According to the Left Shark article, what did Fernando Sosa receive from Katy Perry's attorneys after he began selling his sculptures?
Source document Start Marker
Volume 19 Issue 1 (Spring 2015)
The ongoing drama/comedy centering on the star of the Super Bowl half-time show, Left Shark, has drawn an unusual amount of public attention to intellectual property issues and, thanks to the highly questionable (at best) nature of claims made by Katy Perry’s legal team, led to public confusion about the law. Which creates a great opportunity for a brief primer on the issues!
Who, or what, is Left Shark?
During her half-time performance, Katy Perry was flanked by two dancers dressed as sharks. Not far into the song, the shark to the audience’s left seemed to completely lose the beat. Critics were merciless, but although Left Shark may indeed be “one of the worst backing dancers ever,” he also stole the show. Left Shark went viral before his head hit the pillow that night.
The next day, Fernando Sosa began selling on Etsy small 3-D printed sculptures of Left Shark. He immediately received a cease-and-desist letter from Ms. Perry’s attorneys, claiming his actions infringed Ms. Perry’s copyrights. Then things got really weird.
Source document End Marker
Entries supplied Start Marker
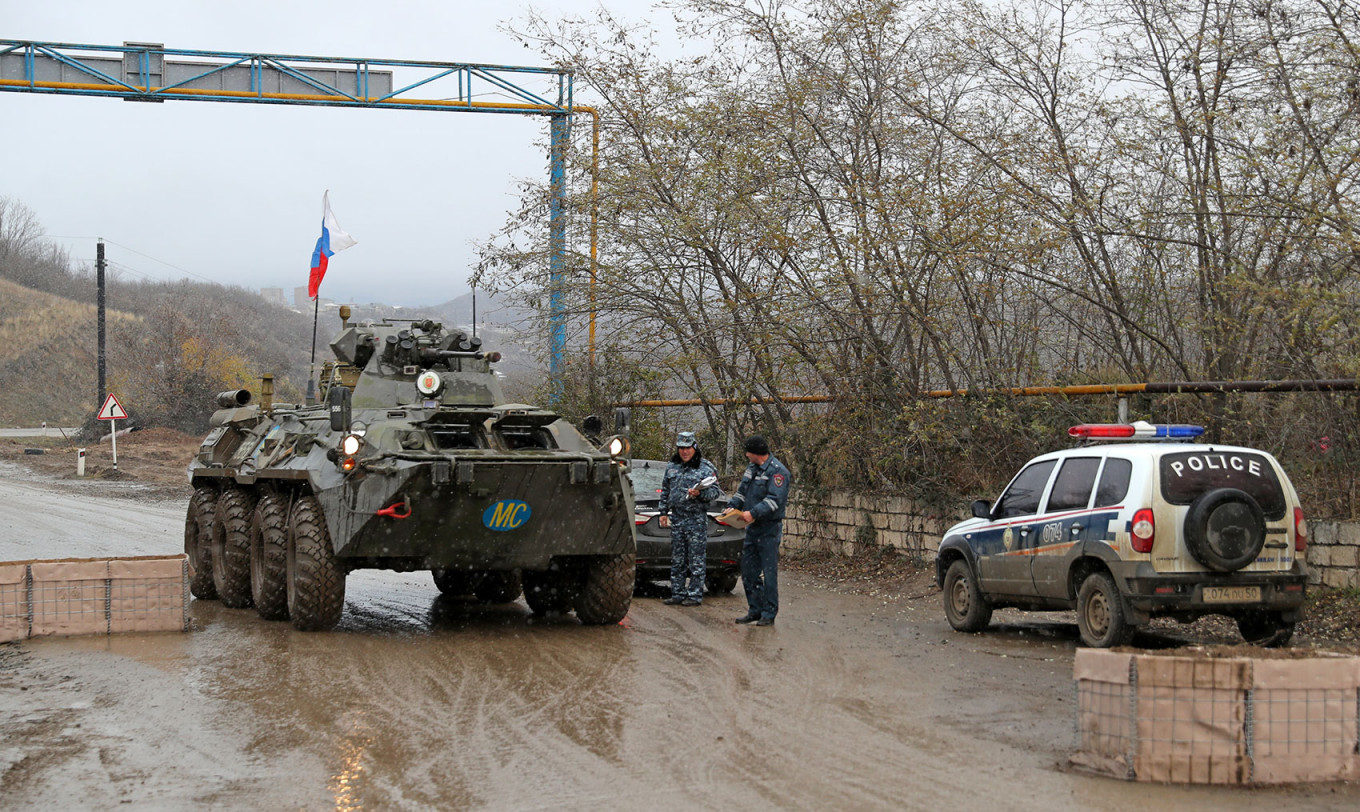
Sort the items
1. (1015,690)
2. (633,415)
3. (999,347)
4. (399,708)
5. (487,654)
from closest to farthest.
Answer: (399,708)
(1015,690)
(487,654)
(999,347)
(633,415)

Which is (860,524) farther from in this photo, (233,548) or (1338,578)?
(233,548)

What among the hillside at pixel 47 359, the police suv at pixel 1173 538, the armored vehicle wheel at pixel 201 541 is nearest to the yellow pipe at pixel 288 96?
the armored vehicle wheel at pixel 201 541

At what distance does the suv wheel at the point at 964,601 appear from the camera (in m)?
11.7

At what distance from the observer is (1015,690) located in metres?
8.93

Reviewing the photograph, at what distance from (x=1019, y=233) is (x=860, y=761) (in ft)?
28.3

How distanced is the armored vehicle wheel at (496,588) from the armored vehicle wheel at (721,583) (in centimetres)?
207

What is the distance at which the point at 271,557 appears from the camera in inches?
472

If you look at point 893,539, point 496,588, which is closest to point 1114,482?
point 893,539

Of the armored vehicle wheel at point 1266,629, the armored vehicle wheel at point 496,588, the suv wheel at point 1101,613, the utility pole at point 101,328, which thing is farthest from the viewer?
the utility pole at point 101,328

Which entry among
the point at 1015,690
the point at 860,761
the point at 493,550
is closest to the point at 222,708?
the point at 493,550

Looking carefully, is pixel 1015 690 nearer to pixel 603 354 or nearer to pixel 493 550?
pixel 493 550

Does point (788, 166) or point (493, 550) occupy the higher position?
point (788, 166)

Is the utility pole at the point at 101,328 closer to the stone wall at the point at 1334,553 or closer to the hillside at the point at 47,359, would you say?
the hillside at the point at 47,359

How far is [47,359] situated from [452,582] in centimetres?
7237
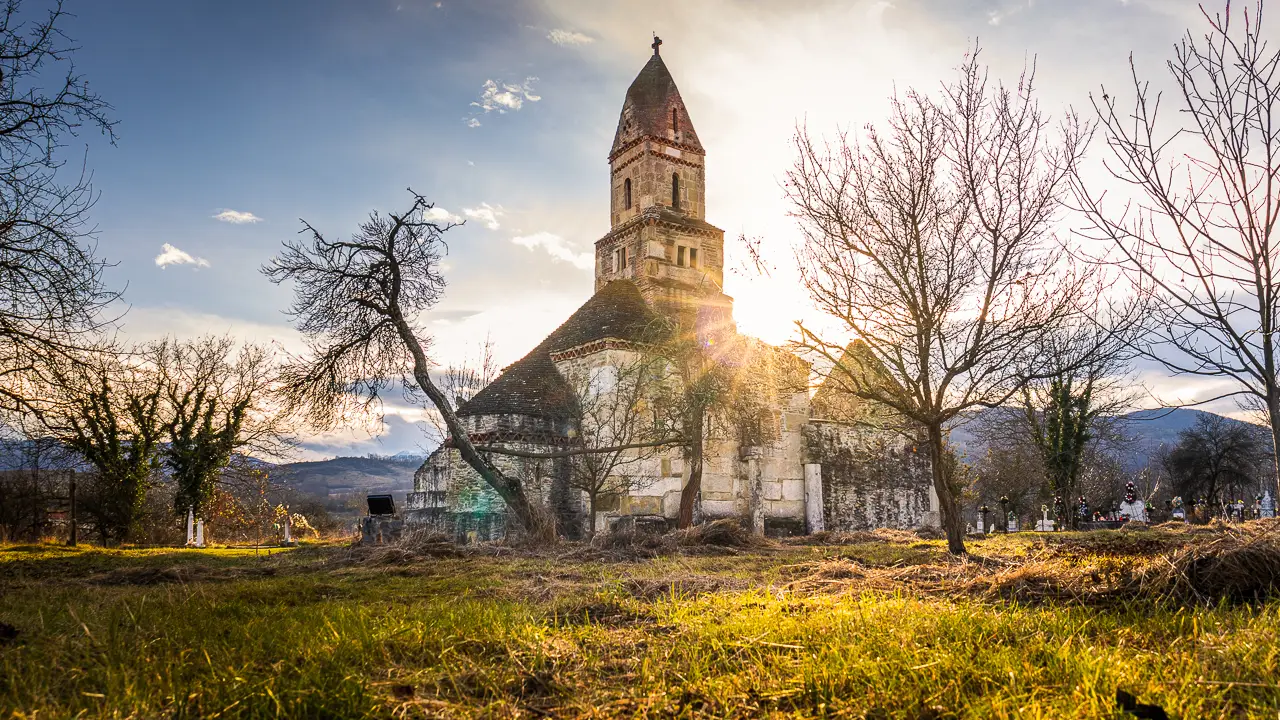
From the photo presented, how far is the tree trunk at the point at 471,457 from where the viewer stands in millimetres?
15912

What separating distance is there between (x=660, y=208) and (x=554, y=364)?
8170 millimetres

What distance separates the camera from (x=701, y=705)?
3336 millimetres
Entries supplied End Marker
Entries supplied Start Marker
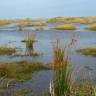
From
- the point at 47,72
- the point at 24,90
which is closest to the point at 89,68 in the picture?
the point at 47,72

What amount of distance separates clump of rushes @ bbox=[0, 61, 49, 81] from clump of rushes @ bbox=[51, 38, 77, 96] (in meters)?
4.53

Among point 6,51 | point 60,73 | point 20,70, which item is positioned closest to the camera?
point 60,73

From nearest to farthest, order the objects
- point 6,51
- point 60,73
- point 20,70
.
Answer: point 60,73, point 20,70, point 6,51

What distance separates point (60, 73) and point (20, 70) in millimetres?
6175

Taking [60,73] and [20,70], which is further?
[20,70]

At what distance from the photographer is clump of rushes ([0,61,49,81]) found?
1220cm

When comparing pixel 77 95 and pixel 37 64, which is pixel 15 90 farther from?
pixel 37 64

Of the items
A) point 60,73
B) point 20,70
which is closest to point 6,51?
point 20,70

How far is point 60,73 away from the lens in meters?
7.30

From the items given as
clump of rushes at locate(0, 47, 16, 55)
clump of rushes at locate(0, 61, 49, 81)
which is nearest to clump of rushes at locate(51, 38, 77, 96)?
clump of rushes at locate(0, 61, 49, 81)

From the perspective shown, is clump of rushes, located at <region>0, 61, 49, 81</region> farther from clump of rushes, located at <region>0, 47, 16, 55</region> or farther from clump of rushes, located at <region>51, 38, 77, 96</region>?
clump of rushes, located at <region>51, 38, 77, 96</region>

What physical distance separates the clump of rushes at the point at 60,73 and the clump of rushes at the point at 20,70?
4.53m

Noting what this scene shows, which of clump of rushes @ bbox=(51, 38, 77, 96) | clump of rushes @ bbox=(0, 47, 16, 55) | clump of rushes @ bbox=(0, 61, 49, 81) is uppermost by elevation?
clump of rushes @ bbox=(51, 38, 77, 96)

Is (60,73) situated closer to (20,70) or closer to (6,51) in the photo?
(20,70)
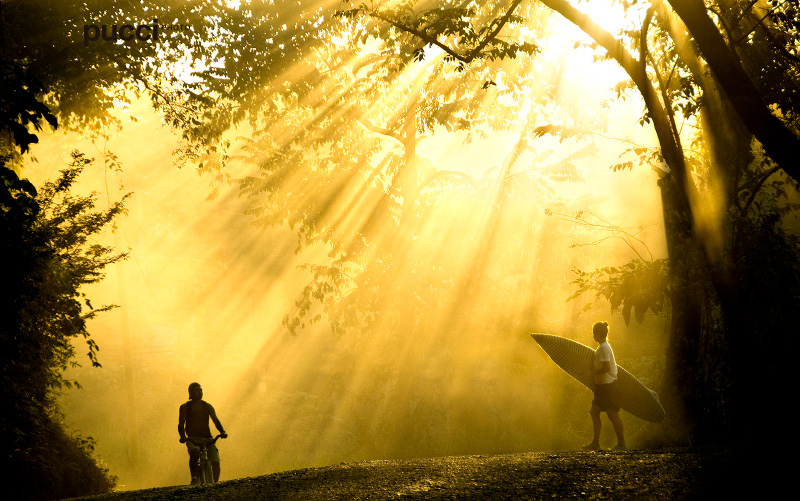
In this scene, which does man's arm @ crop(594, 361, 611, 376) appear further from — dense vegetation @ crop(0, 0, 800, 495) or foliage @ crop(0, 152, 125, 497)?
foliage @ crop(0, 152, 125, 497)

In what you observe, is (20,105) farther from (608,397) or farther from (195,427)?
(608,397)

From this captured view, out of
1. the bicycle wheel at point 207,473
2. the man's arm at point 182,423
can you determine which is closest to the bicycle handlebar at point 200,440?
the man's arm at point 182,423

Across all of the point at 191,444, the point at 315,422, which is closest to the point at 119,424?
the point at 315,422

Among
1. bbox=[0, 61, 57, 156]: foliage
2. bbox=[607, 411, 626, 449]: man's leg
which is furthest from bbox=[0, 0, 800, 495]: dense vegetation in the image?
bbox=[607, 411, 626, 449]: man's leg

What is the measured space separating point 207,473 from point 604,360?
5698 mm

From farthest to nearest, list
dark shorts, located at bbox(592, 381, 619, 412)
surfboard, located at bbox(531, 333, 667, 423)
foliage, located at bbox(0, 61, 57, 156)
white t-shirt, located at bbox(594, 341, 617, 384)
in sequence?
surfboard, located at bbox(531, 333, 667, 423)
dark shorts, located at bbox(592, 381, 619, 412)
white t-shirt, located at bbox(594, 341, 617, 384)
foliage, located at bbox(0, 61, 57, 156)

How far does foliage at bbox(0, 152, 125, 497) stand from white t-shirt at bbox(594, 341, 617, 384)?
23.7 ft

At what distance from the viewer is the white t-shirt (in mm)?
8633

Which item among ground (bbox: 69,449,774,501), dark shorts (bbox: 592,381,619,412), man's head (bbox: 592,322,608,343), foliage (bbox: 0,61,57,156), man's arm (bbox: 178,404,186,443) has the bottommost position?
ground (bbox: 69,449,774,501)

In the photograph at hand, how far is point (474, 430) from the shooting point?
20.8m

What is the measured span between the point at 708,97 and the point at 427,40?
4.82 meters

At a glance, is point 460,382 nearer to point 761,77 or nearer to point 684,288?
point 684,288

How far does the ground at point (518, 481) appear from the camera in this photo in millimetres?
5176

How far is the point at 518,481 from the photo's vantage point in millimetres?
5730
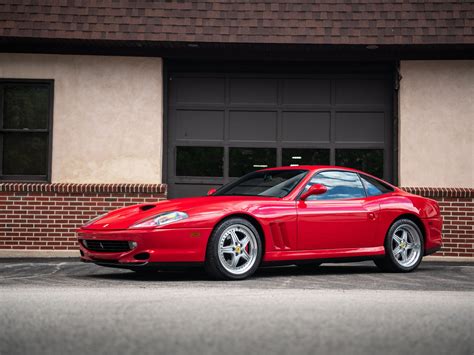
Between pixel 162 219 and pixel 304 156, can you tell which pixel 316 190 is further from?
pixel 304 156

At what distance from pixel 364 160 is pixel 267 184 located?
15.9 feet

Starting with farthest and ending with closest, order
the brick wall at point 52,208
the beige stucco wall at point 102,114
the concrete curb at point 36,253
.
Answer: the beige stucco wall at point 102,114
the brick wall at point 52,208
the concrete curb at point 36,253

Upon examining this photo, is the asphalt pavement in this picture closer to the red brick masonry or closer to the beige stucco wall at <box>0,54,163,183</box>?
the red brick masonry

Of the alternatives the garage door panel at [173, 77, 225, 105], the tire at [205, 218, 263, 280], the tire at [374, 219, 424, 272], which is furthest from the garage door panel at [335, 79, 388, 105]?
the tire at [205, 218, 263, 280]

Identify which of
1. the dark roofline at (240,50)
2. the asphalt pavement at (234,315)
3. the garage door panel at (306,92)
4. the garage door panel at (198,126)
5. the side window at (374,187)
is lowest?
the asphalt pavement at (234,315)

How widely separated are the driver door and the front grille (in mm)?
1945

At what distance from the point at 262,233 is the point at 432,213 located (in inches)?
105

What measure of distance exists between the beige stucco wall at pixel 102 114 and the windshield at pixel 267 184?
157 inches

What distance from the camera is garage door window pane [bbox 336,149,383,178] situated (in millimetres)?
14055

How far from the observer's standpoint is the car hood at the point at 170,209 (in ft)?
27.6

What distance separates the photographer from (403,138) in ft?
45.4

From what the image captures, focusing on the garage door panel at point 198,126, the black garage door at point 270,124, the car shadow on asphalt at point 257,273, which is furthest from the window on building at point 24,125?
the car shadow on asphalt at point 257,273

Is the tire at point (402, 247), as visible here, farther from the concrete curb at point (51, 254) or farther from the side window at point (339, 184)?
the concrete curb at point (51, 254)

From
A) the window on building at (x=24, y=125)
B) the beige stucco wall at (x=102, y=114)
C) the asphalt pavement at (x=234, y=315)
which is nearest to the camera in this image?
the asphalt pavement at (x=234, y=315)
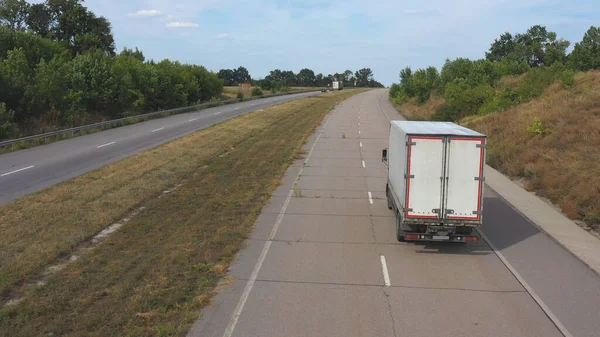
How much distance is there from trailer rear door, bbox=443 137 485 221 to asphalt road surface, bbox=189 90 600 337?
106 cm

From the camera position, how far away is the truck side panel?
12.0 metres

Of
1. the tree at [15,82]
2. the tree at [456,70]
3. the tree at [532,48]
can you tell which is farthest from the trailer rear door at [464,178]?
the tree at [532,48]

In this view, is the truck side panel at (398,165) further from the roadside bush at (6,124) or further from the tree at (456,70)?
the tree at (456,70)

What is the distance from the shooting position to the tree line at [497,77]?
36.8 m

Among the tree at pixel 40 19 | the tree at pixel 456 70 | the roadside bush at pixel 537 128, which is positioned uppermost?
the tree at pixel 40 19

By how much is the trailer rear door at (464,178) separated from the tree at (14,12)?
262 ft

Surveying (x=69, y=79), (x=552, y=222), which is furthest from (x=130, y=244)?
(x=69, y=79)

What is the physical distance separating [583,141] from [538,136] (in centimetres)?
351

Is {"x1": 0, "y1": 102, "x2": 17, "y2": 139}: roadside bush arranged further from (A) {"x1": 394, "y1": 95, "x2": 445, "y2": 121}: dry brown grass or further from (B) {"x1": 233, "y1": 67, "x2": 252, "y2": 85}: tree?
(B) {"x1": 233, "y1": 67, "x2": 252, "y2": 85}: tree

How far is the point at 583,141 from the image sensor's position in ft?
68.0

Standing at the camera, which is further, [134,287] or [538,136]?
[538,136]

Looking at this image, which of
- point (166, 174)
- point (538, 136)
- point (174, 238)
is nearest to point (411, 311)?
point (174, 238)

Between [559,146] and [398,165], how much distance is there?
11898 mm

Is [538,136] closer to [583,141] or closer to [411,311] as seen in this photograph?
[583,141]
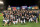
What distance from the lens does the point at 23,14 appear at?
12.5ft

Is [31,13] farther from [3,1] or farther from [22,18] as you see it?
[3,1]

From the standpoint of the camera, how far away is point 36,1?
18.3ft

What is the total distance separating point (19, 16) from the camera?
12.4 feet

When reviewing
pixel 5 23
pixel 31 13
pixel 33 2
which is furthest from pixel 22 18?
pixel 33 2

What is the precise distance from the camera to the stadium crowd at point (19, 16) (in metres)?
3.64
Entries supplied End Marker
• Answer to the problem
A cease-and-desist letter claiming that his actions infringed Ms. Perry's copyrights.